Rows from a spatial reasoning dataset
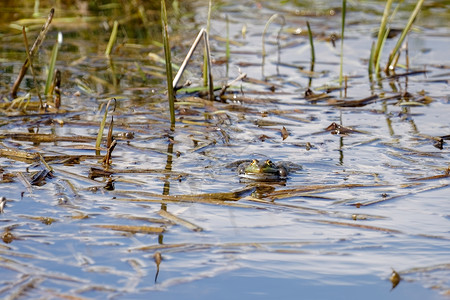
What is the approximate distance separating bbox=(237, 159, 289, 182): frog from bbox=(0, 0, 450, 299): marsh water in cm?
6

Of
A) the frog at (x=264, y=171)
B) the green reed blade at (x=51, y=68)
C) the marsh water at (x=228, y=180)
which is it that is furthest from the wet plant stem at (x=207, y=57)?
the frog at (x=264, y=171)

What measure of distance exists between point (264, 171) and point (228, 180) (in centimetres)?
22

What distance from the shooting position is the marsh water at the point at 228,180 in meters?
3.23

- _Aim_: Reproduce word for word everything from the line containing "What measure of" down to the last of the rows, including both of those lines.

- _Written response_:
What measure of distance exists between point (264, 171) and point (228, 180) (in centimetres)?
22

What distance from the shooting position is the marsh water at the point at 228,180 in meters?
3.23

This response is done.